Task goal:
In the essay on Surekha's work, what does an artist of merit typically do today?

In 1965, John Berger wrote, “A painter is free to paint anything he chooses”5. Three and a half decades have matured his statement. There are no common concerns peculiar to globalized societies, no grand organizing principles, no shared cultural expressions. Artists today gather a million different stimuli and parade them. “True”, says K. G. Subramanyan, “in an open society like that of today, a man’s personal heritage is not as compact and uniform as in older societies.”6 Typically today, an artist of merit writes a proposal, travels abroad, executes the proposal, and returns to narrate a confessional. Even then, choosing or creating material to correlate chaotic sensations is crucial to creating works of significance.
Surekha sometimes, like most of us, is a foreigner to her own cultural past. This alienation usually helps the groping artist – in freely moving across cultures, in modifying rules or playing out different ones, and finally, in creating speckles if not spectacles. Surekha’s present oeuvre, one might suppose, is an attempt at coming to grips with this alienation through the eye of the needle. And we notice after all, in the end, the needles have seen much.
Raghav Shreyas
Bangalore, 2003
Raghav Shreyas is a writer, critic and photographer based in Bangalore, India. Before this, he was a television correspondent, researcher, teacher and critic. His interests include films and classical music.

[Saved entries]
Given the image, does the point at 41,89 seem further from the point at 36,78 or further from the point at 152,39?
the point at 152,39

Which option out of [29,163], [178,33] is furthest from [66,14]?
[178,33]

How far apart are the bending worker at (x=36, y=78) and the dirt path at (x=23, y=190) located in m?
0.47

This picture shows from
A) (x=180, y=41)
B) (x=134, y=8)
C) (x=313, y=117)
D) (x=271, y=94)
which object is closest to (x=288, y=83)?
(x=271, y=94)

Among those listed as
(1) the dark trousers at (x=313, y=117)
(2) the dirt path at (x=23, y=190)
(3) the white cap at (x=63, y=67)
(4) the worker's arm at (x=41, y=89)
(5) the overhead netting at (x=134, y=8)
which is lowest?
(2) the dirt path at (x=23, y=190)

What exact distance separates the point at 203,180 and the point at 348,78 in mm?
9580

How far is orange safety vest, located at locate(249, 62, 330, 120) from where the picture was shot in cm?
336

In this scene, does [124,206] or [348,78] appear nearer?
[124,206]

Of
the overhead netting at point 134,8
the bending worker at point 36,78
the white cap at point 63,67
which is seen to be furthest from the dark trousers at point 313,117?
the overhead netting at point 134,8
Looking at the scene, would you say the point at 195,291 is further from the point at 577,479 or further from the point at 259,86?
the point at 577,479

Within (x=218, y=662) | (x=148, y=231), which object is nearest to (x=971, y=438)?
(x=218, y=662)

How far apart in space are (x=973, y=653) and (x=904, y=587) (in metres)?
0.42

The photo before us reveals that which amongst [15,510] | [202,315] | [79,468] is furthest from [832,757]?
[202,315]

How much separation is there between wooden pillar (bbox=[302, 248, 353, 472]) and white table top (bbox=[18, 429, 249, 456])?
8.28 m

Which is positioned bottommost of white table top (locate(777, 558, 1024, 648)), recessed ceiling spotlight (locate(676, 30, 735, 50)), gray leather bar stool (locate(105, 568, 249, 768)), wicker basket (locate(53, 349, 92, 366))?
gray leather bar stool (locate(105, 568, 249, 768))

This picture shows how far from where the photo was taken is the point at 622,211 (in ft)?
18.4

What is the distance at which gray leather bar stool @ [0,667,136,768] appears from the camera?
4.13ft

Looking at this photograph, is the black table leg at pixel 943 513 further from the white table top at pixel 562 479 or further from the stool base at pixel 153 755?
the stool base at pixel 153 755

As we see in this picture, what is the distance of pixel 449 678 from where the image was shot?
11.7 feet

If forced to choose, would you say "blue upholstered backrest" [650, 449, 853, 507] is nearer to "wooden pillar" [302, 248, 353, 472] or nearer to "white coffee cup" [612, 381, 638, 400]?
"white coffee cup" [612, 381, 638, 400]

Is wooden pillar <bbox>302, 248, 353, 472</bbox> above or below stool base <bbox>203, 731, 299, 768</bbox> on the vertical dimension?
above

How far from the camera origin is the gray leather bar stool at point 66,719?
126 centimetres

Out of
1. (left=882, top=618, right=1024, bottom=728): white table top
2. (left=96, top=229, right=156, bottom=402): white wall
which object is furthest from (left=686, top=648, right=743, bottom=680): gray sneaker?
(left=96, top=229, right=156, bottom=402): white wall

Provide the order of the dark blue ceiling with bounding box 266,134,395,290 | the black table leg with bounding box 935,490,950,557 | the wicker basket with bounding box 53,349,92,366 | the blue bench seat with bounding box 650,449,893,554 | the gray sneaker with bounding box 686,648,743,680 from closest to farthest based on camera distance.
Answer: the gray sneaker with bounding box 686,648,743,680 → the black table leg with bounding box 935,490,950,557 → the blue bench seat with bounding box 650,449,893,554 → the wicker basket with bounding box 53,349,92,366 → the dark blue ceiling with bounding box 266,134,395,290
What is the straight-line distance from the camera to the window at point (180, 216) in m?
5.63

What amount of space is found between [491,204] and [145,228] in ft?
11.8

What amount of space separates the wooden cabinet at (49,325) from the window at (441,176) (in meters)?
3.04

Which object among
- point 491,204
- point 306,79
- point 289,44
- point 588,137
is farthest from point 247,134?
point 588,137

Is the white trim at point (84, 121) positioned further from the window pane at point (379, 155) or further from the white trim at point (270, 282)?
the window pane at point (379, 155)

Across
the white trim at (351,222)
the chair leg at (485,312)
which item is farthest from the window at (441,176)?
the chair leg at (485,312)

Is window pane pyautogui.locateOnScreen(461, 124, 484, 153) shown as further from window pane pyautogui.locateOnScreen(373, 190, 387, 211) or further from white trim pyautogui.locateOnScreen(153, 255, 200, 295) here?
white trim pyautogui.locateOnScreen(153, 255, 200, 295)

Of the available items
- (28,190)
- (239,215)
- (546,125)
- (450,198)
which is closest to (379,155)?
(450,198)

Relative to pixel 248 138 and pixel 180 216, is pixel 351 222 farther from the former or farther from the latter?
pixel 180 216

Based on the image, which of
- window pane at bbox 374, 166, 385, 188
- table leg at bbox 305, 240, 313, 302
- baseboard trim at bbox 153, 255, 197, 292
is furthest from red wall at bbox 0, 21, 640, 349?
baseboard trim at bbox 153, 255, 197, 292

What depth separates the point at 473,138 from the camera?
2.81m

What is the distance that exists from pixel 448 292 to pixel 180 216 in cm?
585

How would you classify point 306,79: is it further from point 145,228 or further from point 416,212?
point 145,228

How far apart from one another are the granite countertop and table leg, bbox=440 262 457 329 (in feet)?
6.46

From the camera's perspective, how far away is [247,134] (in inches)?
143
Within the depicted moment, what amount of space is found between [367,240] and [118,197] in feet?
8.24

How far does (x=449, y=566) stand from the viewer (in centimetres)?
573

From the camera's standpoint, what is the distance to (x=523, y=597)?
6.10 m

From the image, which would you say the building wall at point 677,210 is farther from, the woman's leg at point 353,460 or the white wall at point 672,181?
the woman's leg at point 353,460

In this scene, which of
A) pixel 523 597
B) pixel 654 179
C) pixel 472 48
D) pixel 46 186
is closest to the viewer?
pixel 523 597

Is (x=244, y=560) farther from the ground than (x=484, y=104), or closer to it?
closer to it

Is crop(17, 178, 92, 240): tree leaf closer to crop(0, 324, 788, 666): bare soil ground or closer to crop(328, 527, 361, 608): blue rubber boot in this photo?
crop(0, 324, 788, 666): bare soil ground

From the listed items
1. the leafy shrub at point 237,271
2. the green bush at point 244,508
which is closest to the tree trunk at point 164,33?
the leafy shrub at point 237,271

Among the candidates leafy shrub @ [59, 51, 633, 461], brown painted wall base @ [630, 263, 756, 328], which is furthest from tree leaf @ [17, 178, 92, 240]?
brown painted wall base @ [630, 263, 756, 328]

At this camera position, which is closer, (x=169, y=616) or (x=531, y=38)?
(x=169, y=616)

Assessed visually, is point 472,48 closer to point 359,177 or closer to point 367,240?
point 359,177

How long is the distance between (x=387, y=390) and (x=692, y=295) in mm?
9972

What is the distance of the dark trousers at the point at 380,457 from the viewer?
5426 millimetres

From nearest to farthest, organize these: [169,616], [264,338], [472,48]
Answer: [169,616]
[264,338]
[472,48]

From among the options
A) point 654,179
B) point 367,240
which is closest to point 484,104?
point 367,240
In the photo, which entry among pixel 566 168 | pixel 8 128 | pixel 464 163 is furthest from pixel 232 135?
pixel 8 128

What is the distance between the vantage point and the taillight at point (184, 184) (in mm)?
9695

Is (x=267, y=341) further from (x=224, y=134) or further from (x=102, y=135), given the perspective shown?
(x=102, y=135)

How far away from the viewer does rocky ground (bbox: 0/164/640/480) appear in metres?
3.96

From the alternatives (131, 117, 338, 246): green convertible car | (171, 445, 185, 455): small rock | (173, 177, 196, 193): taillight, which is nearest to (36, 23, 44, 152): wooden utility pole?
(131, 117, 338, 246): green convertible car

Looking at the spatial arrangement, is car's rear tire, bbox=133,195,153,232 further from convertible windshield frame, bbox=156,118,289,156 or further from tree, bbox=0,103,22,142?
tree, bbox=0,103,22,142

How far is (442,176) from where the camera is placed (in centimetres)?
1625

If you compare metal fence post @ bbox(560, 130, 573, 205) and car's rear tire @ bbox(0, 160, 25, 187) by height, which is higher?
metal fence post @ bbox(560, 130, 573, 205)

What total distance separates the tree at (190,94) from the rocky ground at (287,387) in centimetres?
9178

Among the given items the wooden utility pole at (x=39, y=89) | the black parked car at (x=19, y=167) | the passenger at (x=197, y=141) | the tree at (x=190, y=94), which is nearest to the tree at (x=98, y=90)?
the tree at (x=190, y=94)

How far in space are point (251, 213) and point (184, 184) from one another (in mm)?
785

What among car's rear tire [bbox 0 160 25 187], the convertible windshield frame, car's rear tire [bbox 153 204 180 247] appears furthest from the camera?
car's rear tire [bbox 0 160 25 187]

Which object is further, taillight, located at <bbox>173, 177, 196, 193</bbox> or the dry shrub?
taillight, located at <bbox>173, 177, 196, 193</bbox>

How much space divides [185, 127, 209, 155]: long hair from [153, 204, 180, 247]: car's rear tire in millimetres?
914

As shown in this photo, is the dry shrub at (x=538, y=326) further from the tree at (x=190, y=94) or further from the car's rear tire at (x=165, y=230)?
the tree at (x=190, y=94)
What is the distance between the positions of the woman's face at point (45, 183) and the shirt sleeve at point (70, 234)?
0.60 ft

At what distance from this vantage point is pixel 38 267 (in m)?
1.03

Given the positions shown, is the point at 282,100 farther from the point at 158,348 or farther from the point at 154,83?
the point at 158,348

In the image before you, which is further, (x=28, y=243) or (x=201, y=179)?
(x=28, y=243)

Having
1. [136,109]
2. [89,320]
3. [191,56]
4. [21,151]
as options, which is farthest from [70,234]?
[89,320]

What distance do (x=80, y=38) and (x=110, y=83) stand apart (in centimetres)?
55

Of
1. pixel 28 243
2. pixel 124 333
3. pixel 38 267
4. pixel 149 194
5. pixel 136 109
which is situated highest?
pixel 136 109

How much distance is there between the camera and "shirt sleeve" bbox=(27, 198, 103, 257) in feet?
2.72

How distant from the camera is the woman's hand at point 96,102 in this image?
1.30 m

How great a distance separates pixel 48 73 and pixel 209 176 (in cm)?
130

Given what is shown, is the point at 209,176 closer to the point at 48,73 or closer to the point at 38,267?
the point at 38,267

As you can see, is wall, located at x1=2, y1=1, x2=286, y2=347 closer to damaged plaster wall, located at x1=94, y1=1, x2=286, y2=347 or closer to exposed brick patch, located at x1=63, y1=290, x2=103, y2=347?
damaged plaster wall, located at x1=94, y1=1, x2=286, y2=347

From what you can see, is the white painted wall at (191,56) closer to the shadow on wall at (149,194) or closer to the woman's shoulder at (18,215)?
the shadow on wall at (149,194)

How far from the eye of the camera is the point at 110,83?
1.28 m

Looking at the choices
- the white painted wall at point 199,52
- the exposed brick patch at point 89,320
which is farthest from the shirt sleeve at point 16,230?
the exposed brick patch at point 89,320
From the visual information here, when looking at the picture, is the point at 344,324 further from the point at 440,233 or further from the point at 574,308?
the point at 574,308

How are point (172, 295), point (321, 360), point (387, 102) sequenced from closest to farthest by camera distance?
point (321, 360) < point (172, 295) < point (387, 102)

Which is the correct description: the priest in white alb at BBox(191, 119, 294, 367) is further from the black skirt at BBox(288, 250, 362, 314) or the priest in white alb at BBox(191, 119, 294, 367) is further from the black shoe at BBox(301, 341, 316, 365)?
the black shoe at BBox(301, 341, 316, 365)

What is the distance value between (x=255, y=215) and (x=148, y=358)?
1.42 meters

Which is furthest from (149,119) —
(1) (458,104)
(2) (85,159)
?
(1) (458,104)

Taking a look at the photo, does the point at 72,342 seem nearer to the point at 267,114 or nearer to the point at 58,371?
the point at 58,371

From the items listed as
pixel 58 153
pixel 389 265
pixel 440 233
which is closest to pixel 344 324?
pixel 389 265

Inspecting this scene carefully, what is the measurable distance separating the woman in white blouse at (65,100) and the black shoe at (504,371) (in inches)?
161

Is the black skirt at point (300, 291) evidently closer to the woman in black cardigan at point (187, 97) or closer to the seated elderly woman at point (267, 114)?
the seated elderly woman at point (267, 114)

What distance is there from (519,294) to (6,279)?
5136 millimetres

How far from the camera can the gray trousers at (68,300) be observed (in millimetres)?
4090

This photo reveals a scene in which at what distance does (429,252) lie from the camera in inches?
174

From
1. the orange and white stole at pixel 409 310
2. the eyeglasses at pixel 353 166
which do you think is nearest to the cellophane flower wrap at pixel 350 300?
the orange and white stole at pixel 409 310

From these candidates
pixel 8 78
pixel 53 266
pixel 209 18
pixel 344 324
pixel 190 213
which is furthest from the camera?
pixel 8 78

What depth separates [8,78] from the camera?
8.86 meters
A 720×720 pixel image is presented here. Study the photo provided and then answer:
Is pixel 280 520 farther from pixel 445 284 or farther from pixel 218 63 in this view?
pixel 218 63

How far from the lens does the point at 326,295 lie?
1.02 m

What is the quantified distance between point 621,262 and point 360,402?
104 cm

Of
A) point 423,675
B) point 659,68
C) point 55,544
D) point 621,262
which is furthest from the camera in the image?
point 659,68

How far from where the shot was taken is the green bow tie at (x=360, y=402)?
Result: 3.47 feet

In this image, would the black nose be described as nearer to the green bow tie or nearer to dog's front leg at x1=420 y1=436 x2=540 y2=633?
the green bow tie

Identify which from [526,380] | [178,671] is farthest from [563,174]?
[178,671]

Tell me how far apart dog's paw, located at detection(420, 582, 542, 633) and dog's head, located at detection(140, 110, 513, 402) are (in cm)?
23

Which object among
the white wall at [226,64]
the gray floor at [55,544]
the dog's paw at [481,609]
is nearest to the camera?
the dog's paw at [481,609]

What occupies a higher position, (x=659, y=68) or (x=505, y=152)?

Answer space:
The artist writes a proposal, travels abroad, executes the proposal, and returns to narrate a confessional.